Exercise

Writing out your results to a csv for submission

At last, you're ready to submit some predictions for scoring. In this exercise, you'll write your predictions to a .csv using the .to_csv() method on a pandas DataFrame. Then you'll evaluate your performance according to the LogLoss metric discussed earlier!

You'll need to make sure your submission obeys the correct format.

To do this, you'll use your predictions values to create a new DataFrame, prediction_df.

Interpreting LogLoss & Beating the Benchmark:

When interpreting your log loss score, keep in mind that the score will change based on the number of samples tested. To get a sense of how this very basic model performs, compare your score to the DrivenData benchmark model performance: 2.0455, which merely submitted uniform probabilities for each class.
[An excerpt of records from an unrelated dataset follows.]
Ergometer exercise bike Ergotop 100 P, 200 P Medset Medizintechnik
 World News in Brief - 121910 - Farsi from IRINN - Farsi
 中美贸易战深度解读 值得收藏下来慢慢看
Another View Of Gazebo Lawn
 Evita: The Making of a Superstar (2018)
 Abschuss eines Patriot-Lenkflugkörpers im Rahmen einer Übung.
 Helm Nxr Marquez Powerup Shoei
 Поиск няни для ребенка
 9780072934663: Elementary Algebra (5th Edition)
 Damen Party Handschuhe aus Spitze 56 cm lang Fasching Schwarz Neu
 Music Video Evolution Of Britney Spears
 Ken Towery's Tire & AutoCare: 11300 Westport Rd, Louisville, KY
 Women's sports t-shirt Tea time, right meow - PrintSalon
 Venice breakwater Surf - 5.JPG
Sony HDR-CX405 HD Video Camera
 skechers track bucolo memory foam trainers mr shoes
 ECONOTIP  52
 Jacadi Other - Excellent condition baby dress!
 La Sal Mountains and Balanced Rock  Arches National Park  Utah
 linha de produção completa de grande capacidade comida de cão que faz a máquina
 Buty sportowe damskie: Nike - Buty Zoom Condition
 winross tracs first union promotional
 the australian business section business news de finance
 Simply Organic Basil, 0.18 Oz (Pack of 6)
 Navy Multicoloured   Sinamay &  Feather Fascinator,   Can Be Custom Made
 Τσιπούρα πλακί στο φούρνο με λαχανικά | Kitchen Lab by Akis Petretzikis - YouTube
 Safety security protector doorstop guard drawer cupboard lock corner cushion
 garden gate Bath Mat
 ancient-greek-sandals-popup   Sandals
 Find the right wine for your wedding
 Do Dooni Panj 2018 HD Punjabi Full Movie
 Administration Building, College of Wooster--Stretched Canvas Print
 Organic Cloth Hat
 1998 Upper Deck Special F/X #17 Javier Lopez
Remember, the lower the log loss the better. Is your model's log loss lower than 2.0455?

Instructions

100 XP
  • Create the prediction_df DataFrame by specifying the following arguments to the provided parameters pd.DataFrame():
    • pd.get_dummies(df[LABELS]).columns.
    • holdout.index.
    • predictions.
  • Save prediction_df to a csv file called 'predictions.csv' using the .to_csv() method.
  • Submit the predictions for scoring by using the score_submission() function with pred_path set to 'predictions.csv'.